The High Court has found that the Minister of Trade Negotiations, the Hon Tim Groser, acted unlawfully when he refused Professor Jane Kelsey's Official Information Act request for documents relating to the negotiation of the Trans-Pacific Partnership (TPP).
The decision, released yesterday, is a clear setback for the Government, but not for the reasons you might think.
The court's main criticism of the Minister was that he made his decision to withhold documents without reviewing their contents. Instead, he claimed that he relied on his knowledge of the documents in reaching his decision that they should be withheld under one or more of the grounds provided for under the act. The court found that this was unlawful: Mr Groser could not make a blanket decision to withhold documents completely without first reviewing their contents.
This will be unwelcome to many in the public service. The Official Information Act doesn't just apply to ministers and government departments: it also applies to a huge range of public sector entities including universities, district health boards, regulatory bodies such as the Commerce Commission, and many, many more.
Similar rules apply (via the Local Government Official Information and Meetings Act) to councils and other local government entities. All of these bodies will now be reviewing their processes for responding to OIA requests to make sure they comply with the court's decision. In some cases that will mean having to take substantially more time and effort than in the past.
Paradoxically, the court's decision does not mean that the reasons the Minister gave for withholding the documents were necessarily wrong, or that the documents will all now be released.
The decision has already been reviewed by the Office of the Ombudsmen, who considered the contents of the documents covered by the request and agreed with the Minister's decision to withhold them.
As the Chief Ombudsman has already pointed out, that review was concerned with the substance of the documents rather than the process used by the Minister to reach his decision.
So what does all this mean? For a start, it does not mean that the documents will now be released. The Minister will now have to go back and reconsider Professor Kelsey's request for information, using the process set out by the High Court.
He may of course undertake that process and form the view that some of the information he originally withheld should now be released. But he could adopt the same view as the Ombudsman, namely that the information should still be withheld.

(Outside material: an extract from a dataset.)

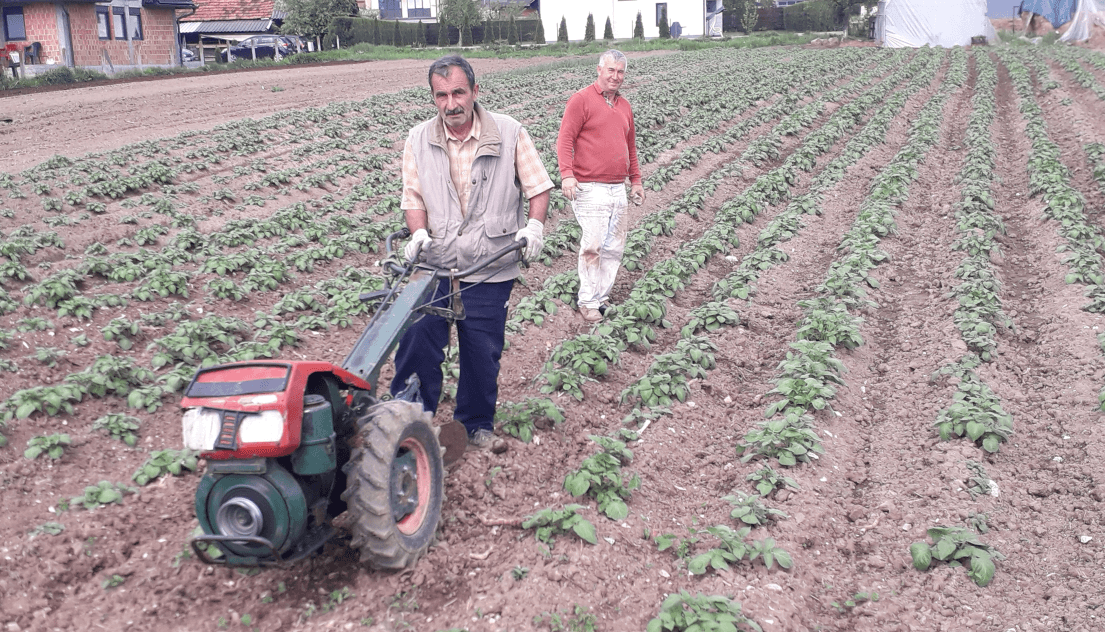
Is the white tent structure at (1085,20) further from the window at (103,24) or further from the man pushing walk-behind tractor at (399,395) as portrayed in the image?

In the longer term, it means that people responsible for responding to OIA requests will need to take more care in identifying the documents that have been requested and considering their contents before reaching a decision on whether to release them. This may have unexpected consequences.
Decision-makers under the OIA are entitled to charge for the time taken to collect and review the relevant information, and may decide that the cost of responding to requests will have to increase as a result. This is probably not the outcome Prof Kelsey and the other applicants in the High Court wanted.
Nick Russell is a partner at Chen Palmer, New Zealand public and employment law specialists.